Exemple venant illustrer l’argument de la réponse à l’objection :

Dans cet argument pour répondre à l’objection, il s’agissait de faire ressortir l’exigence d’une cohérence interne.  Voici un exemple pour l’illustrer : je ne peux pas dire à une personne que j’aimerais souper avec elle, tout en lui disant que je n’aimerais pas souper avec elle.  Ça serait contradictoire et absurde.  Je ne dirais pas non plus qu’il est juste qu’une décision soit injuste, ni que l’injustice est juste, car ça serait incohérent.  Il en est de même si une personne dit qu’on doit la croire que c’est un jugement de valeur vrai, valable, d’affirmer qu’il n’y a pas de vérité dans les jugements de valeur. Le simple fait de prononcer un tel jugement pose une contradiction logique, puisque la valeur de l’affirmation présuppose ce qu’elle nie.

**Section : Conclusion** 

Conclusion :

En examinant s’il était raisonnable de croire qu’une vérité est possible au-delà des opinions personnelles en ce qui concerne les jugements de valeur, il m’a semblé que oui.  Tout d’abord, parce que la vérité est présupposée en tant que possibilité de mesure pour départager la valeur et la validité de diverses interprétations pouvant être contradictoires.  Cela dit, il m’a cependant semblé que l’objection méritait aussi d’être considérée sérieusement : nous ne sommes après tout que des êtres humains et nous n’avons jamais nous-mêmes un point de vue absolu.  Il me semble qu’il faut en tenir compte, d’où l’importance de la tolérance.  Quoiqu’il m’a cependant semblé que cette objection tend à se contredire, puisqu’elle revient ultimement à considérer qu’il est vrai qu’il n’y a pas de vérité.  Bref, aujourd’hui comme lorsque Socrate en débattait avec Protagoras et les sophistes cinq siècles avant Jésus-Christ, cette question n’est pas facile à trancher.
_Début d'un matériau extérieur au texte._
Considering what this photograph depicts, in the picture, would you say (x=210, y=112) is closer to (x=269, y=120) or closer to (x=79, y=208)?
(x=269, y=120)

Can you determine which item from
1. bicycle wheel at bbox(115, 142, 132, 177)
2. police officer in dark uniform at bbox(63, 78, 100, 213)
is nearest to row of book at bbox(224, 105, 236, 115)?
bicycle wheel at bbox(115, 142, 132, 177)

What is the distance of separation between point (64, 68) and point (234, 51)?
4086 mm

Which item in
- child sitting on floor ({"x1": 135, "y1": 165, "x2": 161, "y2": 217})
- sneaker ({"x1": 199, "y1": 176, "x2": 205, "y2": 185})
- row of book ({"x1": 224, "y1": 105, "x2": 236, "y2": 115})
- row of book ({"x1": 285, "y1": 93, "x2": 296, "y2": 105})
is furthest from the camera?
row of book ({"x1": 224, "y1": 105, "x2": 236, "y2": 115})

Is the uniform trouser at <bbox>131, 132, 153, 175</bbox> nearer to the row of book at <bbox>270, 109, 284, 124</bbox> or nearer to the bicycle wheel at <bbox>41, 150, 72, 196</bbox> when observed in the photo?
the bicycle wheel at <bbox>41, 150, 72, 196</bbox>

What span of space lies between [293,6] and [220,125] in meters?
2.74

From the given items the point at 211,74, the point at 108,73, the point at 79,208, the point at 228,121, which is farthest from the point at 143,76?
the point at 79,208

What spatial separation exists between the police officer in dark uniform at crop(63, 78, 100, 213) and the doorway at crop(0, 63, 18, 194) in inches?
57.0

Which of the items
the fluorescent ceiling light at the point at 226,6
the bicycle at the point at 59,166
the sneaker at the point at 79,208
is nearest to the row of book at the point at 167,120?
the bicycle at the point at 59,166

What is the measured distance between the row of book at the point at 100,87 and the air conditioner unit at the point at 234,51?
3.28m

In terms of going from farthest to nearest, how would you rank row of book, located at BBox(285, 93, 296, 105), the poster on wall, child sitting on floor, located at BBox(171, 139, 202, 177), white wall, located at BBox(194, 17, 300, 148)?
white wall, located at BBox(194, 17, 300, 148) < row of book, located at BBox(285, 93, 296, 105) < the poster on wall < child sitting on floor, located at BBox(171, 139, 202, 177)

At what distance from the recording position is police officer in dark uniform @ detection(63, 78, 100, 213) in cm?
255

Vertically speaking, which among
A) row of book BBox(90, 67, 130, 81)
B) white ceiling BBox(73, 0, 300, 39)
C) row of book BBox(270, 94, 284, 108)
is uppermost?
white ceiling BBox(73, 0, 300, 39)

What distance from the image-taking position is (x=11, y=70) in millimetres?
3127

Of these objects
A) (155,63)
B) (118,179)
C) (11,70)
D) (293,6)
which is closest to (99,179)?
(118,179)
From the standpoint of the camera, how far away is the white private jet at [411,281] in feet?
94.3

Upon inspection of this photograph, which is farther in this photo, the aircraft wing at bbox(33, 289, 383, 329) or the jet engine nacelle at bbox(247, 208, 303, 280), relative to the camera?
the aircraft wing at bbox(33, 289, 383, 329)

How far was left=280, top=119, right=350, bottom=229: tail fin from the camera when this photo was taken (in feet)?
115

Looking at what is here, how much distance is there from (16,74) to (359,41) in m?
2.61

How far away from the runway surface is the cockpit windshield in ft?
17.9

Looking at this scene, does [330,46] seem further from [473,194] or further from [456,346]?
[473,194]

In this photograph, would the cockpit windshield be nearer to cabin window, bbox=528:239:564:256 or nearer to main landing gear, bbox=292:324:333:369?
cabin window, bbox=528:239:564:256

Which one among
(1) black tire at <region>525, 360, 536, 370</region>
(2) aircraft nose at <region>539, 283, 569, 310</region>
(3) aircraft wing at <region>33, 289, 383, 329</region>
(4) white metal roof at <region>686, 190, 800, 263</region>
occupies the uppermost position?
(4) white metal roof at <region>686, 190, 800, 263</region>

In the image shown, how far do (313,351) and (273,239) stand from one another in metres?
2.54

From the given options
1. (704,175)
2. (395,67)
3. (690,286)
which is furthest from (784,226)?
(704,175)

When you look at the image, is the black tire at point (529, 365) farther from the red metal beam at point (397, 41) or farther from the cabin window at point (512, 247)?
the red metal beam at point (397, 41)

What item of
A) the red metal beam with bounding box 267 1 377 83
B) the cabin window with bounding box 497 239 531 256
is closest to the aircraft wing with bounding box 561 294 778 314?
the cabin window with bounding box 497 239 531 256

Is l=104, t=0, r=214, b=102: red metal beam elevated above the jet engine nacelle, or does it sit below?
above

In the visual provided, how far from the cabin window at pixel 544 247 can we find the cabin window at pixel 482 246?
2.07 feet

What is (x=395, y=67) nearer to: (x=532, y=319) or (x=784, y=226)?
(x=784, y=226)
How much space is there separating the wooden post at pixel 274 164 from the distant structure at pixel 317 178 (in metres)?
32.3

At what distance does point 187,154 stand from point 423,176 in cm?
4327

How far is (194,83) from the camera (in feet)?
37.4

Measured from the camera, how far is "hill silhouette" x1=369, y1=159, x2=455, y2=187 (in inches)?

Finalement, il me semble raisonnable de croire qu’en ce qui concerne les jugements de valeur et d’interprétation, une vérité est possible au-delà des opinions, même s’il me semble tout aussi difficile de prétendre que cette vérité soit humainement/culturellement établie ou basée sur nos ressentis.  En quelque sorte, la vérité doit être indépendante de nous, ce qui n’est pas évident pour les valeurs.  Mais après tout, j’en viens à me demander si ce n’est pas un peu pour ça qu’on peut dire que toutes les interprétations n’ont pas la même valeur, en même temps qu’on peut aussi reconnaitre que bien des questions fondamentales conserveront toujours un caractère controversé où tous les humains ne seront pas d’accord.